Das Amtsgericht Königs-Wusterhausen hat am 28. Oktober (AZ 2.1 DS 324/08) einen Jäger vom Vorwurf des Verstoßes gegen das Tierschutz- und das Waffengesetz freigesprochen. Der Jäger hatte in seinem stadtnahen Jagdbezirk in der Dämmerung auf einen freilaufenden schäferhundgroßen Hund geschossen und diesen verletzt.
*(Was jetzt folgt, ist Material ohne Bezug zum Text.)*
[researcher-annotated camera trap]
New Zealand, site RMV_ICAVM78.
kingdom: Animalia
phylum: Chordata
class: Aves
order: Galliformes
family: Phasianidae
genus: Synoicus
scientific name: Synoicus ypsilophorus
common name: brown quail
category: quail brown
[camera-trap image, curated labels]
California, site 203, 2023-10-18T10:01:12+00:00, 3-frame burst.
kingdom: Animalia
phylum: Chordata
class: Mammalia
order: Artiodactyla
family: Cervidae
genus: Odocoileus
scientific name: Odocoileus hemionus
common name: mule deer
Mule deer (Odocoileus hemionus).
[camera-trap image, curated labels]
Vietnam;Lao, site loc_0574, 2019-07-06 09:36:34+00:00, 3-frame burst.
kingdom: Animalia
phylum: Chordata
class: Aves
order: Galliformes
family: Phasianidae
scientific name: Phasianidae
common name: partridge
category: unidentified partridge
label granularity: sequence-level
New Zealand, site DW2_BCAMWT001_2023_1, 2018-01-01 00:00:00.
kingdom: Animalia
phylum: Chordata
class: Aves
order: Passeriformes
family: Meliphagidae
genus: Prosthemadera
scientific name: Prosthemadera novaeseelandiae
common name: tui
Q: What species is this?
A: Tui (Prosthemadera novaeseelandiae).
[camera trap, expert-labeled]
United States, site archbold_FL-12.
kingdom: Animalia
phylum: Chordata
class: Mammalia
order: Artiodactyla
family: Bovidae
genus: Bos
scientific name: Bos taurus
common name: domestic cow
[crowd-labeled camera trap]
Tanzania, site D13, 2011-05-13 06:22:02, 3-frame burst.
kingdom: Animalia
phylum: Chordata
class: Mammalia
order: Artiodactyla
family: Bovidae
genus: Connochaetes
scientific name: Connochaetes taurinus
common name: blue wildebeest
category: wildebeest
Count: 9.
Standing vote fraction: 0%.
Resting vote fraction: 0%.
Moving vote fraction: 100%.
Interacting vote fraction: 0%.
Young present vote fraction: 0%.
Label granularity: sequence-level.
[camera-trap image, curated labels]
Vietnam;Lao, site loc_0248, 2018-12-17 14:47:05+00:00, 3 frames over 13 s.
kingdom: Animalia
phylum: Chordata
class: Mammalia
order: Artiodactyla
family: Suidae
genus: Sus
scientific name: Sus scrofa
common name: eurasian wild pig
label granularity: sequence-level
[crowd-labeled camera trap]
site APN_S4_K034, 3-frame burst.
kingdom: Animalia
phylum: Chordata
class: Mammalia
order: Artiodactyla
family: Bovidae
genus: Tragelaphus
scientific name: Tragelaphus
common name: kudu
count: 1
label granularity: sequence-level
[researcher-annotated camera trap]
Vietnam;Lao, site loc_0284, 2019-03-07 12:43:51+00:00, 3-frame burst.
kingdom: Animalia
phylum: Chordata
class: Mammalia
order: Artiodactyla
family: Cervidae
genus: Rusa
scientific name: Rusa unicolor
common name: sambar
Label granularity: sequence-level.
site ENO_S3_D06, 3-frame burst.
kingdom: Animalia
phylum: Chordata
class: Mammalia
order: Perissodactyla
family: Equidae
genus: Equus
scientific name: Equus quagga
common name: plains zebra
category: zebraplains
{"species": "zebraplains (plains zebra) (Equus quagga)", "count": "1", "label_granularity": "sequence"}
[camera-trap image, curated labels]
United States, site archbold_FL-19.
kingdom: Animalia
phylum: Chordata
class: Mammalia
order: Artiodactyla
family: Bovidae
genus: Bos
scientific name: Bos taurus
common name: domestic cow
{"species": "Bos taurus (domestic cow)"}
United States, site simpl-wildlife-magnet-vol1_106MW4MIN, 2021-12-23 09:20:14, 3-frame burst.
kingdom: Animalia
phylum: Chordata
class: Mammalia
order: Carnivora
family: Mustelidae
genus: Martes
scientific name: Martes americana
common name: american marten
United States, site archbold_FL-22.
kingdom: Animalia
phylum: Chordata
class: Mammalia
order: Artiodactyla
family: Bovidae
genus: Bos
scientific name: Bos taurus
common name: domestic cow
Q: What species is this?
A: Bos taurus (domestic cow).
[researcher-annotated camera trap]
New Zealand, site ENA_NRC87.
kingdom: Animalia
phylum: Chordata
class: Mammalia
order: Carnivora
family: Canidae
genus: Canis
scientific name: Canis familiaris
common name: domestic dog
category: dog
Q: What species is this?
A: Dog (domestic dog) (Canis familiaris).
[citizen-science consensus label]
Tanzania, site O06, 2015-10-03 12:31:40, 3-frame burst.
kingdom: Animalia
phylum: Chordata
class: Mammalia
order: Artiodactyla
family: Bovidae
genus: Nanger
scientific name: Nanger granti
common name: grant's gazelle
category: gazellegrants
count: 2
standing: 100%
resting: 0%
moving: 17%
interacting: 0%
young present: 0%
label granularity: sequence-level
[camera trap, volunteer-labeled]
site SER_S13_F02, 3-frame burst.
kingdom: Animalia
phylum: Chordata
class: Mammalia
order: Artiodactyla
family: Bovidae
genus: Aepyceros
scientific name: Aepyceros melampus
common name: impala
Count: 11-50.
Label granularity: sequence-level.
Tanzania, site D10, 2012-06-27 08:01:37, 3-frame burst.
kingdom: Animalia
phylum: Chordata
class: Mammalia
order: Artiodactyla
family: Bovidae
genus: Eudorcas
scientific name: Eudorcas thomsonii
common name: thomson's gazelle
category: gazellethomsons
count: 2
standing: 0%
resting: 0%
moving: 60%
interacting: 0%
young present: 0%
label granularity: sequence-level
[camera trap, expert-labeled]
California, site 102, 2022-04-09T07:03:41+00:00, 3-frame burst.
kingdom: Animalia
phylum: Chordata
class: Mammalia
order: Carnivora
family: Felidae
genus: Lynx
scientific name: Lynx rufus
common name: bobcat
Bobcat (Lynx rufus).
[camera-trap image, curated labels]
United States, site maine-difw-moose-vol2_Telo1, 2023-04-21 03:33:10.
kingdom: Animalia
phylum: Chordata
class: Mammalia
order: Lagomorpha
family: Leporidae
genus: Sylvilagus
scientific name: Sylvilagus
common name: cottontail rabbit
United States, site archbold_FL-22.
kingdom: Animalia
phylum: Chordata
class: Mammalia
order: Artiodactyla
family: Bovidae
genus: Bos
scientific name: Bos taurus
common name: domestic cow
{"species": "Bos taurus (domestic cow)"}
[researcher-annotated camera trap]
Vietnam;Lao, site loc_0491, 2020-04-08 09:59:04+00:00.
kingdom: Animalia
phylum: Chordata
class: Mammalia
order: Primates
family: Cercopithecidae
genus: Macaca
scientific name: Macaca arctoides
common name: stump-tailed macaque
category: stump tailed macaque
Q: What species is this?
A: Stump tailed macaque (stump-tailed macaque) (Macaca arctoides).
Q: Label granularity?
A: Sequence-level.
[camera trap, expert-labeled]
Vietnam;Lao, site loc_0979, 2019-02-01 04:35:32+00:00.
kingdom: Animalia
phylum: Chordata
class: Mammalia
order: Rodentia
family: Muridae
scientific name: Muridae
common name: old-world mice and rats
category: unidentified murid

Nach Angaben des Jägers hatte der Hund mehrere Stück Rehwild verfolgt. Nach dem Schuss auf den Hund hatte der Jäger davon ein schwaches Kitz erlegt, da er nicht ausschließen konnte, dass dieses von dem Hund verletzt worden war. Der als Zeuge vernommene Hundehalter gab an, dass der Hund rund 150 Meter von ihm entfernt frei herumlief und er kein Wild beobachten konnte. Er habe den Hund die ganze Zeit gesehen und unter Kontrolle gehabt.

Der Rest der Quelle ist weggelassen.